This did cross my mind yesterday also. I'd definitely try such a service for convenience, but it'd be a bit of a shame to create a single point of failure in something that's otherwise fairly distributed. Syncing with another linux box doesn't really achieve what i'd like as you suspected, since my whole goal is that the tablet does everything. I am playing with the desktop version too though to get a feel for it's speed. Even that sat on the 850 item feed for a few minutes, so I think a lot of this is harsh reality on the imperfections of RSS rather than differences in processing speeds, of course not discounting that entirely.
I definitely like the look and feel of the application. Ironically when I first tried to use it in verbose mode I missed off the maemo flag and launched it with the normal interface and thought it fitted quite well. If there's one thing I dislike about maemo it's the single menu interface which tends to translate to 3 clicks to do anything, though I suppose some of the changes do lend themselves to extra space for the actual content etc.
- As above, I think i'd like the application a lot with a web aided service, although I wish there was another way. I wonder if maybe a compromise might be a small RPC style service to take a feed, order and/or shorten it, then return it to the application which could process it more quickly, now being able to make some assumptions. Then of course, the fall back to the service being unavailable could be the original method, so it would continue to work. That might not be as lightning fast as having a remote server do all the work, but it might create less of a dependency. The alternative seems to be something updating feeds on server, on a schedule, similar to Google Reader. I'd imagine that would be fastest, but be a huge dependency and be more complicated to code.
- The database stuff (displaying episode lists) has a little lag too although I suspect you've got that as tight as you're going to get it in an interpreted language. That's perfectly bearable and doesn't seem much slower on the larger stored feeds. No slower than Video Center's similar functionality.
- The parsing speed on a morning where only 3 feeds had changed was quite bearable. It's when a lot of people push out content at the same time the time gets harder to take. 5-15 minutes seems to be the range for my now 19 feeds, although this gets done in the hazy first 30 minutes after having woken up so I may be distorting time in my mind
- This morning I let it launch into 5 downloads at once. The interface didn't move again until three of the files had fully downloaded, then I saw the final two progress together. I will try configuring it to do 2 at a time tomorrow as I've only just noticed it's an option. It feels more like the downloads are maxing the processor out rather than the connection. Does it/can it yield at all during downloads?
- I am having trouble adding a feed. It failed to add from the OPML (the only one as far as I can see) and now it won't let me add it from the interface. It seems fine in the desktop version.

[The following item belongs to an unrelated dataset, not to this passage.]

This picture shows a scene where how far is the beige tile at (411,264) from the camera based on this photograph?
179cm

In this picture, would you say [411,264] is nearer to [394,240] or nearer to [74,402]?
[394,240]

The only thing I can think of is that the domain has a hyphen - it's http://www.manager-tools.com/feed. No other URLs in my list contain a hyphen.
- A startup page might be preferable to the top feed in the list being fully displayed. From what I can see this would give the user access to the interface a little more quickly. When in verbose it looked like most of the startup time is spent loading that feed. After a few days I realise i'm barely noticing this delay. Video Center by comparison takes ages to start up, although it didn't in older versions. - Another thing I like about Video Center is the little list of recent downloads. Again, from a speed point of view, if there was a way to list the four files I'd just downloaded in one view and hit play, it would feel faster than having to display the feed to get to the downloaded episode. Do they need to disappear from the Downloads window as soon as they're downloaded?